How they decide among the many non-Sanders candidates will be telling. And it’s worth noting that white South Carolina Democrats, because they share a state party with so many African Americans, are more likely than white Democrats in overwhelmingly white Iowa or New Hampshire to consider candidates’ appeal across racial lines.

“I have heard several (voters) who have changed their votes in the past couple of days, who like other candidates but are going to support Joe Biden because they feel he has a better chance to win," said James Smith, South Carolina Democrats’ 2018 nominee for governor and a Biden supporter.

Beyond South Carolina, Biden needs that same kind of consolidation away from Bloomberg, who isn’t on the South Carolina ballot. But he drew much of his support nationally from more moderate voters, many of whom are white and who saw Biden as weak heading into Iowa and afterward.


Bloomberg’s staggering spending on Super Tuesday states has overshadowed the fact that there’s another billionaire in the race.

Tom Steyer has topped the spending charts in February contests. Yet the California environmental activist has yet to secure a single delegate in Iowa, New Hampshire or Nevada.

He’s placed special effort on South Carolina, with some polls suggesting he got a foothold. But he also could recede — as he did in Nevada — if the apparent Biden momentum builds. That could be a harbinger for Bloomberg on Super Tuesday.

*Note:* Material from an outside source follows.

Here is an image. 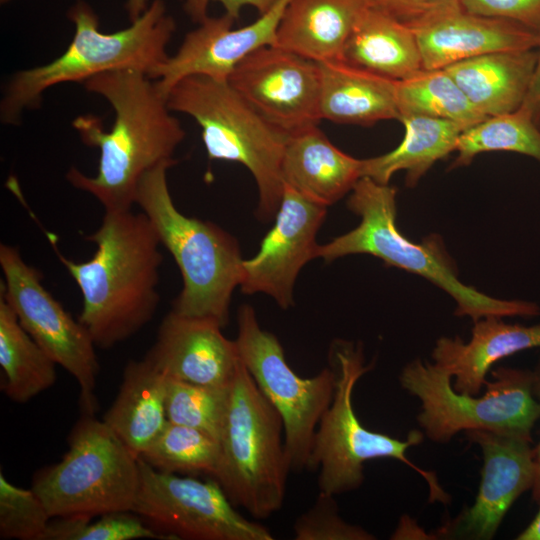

The former New York mayor doesn’t explicitly say it, but his entire campaign has hinged on the idea that he’d become the competent, centrist stand-in once Biden collapsed in the early states. But if Steyer’s mega-spending can’t mount a notable delegate haul in any early state, it may not bode well for Bloomberg’s return-on-investment as he awaits voters’ judgment on Super Tuesday.